Linear regression (OLS, assumptions)

The core idea

Linear regression models the relationship between one or more input features and a continuous target variable as a straight line (or hyperplane in multiple dimensions). Given features $x_1, x_2, \ldots, x_n$ , the model predicts:

$\hat{y} = \beta_0 + \beta_1 x_1 + \beta_2 x_2 + \cdots + \beta_n x_n$

The $\beta$ values are the coefficients — the model learns them from data. $\beta_0$ is the intercept (the prediction when all features are zero); each $\beta_j$ is the slope for feature $j$ .

Ordinary Least Squares (OLS)

The standard method for fitting a linear regression is Ordinary Least Squares (OLS): find the coefficients that minimize the sum of squared differences between the predicted and actual values.

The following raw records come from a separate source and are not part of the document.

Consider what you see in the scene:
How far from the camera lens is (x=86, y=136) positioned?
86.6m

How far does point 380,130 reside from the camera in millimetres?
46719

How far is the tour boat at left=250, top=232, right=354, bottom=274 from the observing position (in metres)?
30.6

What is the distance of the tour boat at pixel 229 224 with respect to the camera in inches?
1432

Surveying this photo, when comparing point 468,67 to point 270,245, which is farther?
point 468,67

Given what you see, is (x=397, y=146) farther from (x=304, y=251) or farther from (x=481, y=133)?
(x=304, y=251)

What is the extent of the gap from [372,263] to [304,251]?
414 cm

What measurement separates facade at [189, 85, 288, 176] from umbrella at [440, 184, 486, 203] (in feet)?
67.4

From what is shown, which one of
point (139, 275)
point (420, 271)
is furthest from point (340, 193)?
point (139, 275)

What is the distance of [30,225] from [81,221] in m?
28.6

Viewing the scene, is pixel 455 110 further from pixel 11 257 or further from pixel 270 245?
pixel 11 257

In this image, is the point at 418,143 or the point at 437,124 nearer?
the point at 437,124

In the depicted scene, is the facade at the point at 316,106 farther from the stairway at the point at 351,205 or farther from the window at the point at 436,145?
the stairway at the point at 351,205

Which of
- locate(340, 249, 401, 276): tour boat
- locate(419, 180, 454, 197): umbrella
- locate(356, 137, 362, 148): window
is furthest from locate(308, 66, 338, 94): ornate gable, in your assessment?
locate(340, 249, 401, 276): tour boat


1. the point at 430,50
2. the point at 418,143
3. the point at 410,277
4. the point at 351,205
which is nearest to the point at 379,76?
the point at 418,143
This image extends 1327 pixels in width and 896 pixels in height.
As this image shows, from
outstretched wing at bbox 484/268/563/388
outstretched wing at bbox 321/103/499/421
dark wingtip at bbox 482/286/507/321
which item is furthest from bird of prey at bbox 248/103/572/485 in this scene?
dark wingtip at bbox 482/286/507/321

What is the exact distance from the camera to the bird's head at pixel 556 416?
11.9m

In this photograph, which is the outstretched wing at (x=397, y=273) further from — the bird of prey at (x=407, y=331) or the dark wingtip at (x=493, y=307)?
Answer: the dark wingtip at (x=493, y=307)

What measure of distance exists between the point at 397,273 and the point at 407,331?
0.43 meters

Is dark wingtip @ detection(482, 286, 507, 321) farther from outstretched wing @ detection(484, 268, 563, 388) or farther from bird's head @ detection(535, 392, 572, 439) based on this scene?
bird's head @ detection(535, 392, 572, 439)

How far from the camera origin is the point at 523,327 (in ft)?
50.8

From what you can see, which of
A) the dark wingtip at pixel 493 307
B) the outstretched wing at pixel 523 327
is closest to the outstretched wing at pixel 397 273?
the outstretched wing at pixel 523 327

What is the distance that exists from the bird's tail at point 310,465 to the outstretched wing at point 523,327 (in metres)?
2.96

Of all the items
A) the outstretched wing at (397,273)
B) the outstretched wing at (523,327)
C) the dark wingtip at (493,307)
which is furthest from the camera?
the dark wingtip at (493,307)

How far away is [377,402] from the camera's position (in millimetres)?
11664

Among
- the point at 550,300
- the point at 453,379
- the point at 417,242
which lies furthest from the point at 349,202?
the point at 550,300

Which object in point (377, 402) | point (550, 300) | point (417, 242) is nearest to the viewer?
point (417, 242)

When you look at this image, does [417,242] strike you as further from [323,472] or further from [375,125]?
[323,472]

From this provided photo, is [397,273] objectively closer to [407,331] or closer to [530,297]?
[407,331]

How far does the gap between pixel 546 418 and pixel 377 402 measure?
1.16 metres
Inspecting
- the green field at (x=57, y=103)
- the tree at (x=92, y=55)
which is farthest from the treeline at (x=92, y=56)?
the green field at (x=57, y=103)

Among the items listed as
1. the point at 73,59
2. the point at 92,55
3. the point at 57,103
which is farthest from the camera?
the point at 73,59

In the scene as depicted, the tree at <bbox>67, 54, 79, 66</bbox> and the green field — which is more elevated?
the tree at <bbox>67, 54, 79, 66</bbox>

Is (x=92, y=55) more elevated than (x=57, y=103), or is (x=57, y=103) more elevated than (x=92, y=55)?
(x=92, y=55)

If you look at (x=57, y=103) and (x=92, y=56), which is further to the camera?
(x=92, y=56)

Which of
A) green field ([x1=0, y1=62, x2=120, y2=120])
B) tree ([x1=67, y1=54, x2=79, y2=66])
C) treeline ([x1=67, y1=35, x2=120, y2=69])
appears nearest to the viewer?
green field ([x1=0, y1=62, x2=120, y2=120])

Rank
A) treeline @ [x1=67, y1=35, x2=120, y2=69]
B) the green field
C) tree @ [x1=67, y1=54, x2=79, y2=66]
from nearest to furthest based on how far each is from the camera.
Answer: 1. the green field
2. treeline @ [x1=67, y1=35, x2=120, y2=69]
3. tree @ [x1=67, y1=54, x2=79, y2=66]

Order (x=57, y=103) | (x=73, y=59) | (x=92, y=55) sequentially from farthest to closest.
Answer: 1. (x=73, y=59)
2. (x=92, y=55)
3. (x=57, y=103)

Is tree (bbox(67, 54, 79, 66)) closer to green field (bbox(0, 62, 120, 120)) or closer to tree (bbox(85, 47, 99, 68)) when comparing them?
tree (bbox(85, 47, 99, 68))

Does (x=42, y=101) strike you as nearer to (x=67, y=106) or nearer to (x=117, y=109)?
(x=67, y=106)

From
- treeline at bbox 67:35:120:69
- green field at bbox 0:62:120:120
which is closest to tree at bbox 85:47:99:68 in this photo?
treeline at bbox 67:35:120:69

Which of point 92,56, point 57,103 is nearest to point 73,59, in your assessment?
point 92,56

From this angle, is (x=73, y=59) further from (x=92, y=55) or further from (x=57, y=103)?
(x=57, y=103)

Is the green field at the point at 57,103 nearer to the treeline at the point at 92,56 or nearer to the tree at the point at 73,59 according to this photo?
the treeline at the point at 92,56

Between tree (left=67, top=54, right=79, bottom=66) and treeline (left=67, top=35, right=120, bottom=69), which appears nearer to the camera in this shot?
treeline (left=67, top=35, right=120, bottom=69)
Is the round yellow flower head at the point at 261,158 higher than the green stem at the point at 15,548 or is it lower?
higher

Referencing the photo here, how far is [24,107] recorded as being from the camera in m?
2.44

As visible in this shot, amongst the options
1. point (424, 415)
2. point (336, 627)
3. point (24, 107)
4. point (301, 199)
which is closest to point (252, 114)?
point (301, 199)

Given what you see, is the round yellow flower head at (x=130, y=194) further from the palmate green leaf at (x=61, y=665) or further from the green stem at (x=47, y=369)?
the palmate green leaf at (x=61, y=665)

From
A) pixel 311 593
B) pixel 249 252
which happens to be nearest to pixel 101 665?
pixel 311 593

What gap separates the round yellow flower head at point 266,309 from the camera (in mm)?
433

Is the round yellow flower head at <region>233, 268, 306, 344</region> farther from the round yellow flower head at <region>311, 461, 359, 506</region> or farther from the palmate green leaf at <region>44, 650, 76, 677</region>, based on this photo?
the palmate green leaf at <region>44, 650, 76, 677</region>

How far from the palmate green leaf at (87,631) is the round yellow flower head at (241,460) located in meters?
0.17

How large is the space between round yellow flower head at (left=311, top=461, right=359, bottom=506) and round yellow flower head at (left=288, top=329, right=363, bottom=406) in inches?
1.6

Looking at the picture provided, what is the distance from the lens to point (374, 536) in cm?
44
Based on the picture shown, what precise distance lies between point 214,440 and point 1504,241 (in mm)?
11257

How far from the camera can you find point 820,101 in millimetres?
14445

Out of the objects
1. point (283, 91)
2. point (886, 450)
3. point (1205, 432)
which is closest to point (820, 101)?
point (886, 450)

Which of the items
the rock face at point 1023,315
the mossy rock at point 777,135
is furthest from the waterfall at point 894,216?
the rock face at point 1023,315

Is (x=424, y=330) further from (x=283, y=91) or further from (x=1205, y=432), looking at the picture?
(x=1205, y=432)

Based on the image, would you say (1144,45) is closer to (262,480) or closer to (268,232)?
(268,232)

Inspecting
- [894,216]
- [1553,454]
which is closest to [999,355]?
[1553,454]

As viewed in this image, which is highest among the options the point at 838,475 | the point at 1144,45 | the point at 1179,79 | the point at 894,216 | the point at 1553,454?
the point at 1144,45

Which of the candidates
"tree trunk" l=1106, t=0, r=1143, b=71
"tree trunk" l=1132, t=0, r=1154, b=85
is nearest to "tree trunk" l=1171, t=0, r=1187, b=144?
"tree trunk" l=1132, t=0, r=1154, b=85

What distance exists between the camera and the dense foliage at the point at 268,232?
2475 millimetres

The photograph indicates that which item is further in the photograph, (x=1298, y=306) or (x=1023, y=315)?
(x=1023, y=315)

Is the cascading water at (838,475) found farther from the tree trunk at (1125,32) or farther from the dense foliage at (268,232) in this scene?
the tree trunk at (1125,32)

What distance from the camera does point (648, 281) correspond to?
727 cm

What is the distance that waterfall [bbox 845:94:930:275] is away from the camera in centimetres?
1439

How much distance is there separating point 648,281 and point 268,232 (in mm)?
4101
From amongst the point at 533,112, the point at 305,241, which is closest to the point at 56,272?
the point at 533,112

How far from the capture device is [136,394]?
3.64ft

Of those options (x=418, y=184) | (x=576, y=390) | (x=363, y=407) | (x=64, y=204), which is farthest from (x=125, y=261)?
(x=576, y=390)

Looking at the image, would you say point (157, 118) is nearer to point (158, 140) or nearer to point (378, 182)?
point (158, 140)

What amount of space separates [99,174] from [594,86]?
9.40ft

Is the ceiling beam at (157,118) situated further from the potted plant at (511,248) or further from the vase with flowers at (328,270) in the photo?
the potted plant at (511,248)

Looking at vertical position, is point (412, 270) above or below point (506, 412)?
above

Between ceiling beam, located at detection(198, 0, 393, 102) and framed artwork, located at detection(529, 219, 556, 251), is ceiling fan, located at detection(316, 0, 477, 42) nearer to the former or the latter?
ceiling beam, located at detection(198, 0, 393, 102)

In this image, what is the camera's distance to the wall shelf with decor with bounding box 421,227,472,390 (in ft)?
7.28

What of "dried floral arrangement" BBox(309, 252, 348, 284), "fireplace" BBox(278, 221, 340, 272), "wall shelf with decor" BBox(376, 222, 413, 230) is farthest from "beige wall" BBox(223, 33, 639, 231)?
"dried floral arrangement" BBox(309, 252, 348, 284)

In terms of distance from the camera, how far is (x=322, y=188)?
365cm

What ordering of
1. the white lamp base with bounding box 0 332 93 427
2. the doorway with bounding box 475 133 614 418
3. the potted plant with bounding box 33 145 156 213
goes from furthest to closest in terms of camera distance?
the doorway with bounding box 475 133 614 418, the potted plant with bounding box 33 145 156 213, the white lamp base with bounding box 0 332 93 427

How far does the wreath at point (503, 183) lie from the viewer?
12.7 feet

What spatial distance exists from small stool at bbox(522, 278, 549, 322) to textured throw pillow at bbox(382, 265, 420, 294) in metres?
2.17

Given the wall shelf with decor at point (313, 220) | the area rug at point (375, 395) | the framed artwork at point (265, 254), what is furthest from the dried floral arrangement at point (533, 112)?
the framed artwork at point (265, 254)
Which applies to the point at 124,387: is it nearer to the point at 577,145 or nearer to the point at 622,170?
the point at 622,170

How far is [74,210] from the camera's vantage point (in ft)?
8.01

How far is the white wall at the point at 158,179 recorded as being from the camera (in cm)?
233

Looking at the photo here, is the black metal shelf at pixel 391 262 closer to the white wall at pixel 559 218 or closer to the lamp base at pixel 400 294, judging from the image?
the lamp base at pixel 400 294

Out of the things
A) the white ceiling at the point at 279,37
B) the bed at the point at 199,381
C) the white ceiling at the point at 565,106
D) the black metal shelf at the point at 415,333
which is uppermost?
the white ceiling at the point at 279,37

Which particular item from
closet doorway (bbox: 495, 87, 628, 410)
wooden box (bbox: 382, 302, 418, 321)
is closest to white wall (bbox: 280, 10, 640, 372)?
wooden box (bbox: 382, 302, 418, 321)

$\text{minimize} \sum_{i=1}^{m} (y^{(i)} - \hat{y}^{(i)})^2$

OLS has a closed-form solution — no iteration required. In matrix notation, with $X$ as the feature matrix and $\mathbf{y}$ as the target vector:

$\boldsymbol{\beta} = (X^T X)^{-1} X^T \mathbf{y}$

This gives the exact optimal coefficients in one computation. For large numbers of features, gradient descent is used instead (the Normal Equation becomes expensive to invert).

The OLS assumptions

OLS has good statistical properties — unbiased, minimum variance — when its assumptions hold. These are worth knowing because violations lead to unreliable estimates or incorrect inferences.

1. Linearity. The true relationship between features and target is linear. If the actual relationship is curved, the model is systematically wrong.

2. Independence of errors. The residuals (errors) are not correlated with each other. Violated in time-series data, where observations close in time tend to be related.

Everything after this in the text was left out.